Three Jam Jars Roughly once a week, a marketing guru contacts me with their ideas on how I can make a lot of cashola. Their pitch is almost always the same: I should ‘capitalise on the success of the Barefoot Investor book by diversifying the product offering’. And their solution is almost always the same: I should create an app that I can charge people $2.50 a month for. Or sell Barefoot-branded piggy banks. Or do a deal with a bank on a Barefoot-approved account. And my answer is always the same: No. No. And are you freaking kidding me? No! I much prefer a no-technology method that I call ‘three jam jars’. So, please put this book down right now, head to the pantry, and get some Tim Tams. While you’re there, check and see if you have three jam jars. (Actually, any three glass jars will do. We had the same big-arse jar of pickled onions in our pantry for my entire childhood. I guess Mum bought them thinking she’d try that fancy Peter Russell-Clarke recipe, but never got around to it.) Also check and see if you have stickers to get your kids to label their jars—the more sparkly the better. If you don’t, make a note to buy some jam and stickers next time you’re doing the shopping.

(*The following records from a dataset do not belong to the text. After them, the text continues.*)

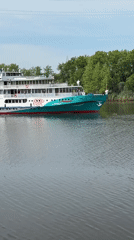 Passenger riverboat transits lock system in Chaikovsky, Russia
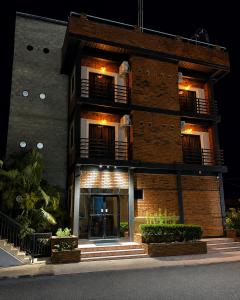 a brick building at night with its lights on at Altura525 hotel in Jarabacoa +11 photos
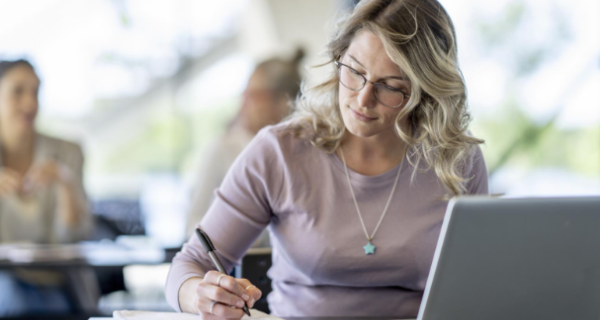 a person sitting at a table writing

Go on, do it. Done? Good. Okay, now as you munch on Tim Tams, let’s jam . . . jars (and that is my first, and last, dad joke of the book).
Jam jars are the new buckets If the whole idea of dividing your money into three sounds familiar, you’d be right . . . If you read The Barefoot Investor, you’ll know that I have the simplest money management system going round. In fact, it’s so simple I sketched it out on a serviette on my very first Date Night with my wife. Which is why I call it the ‘Serviette Strategy’.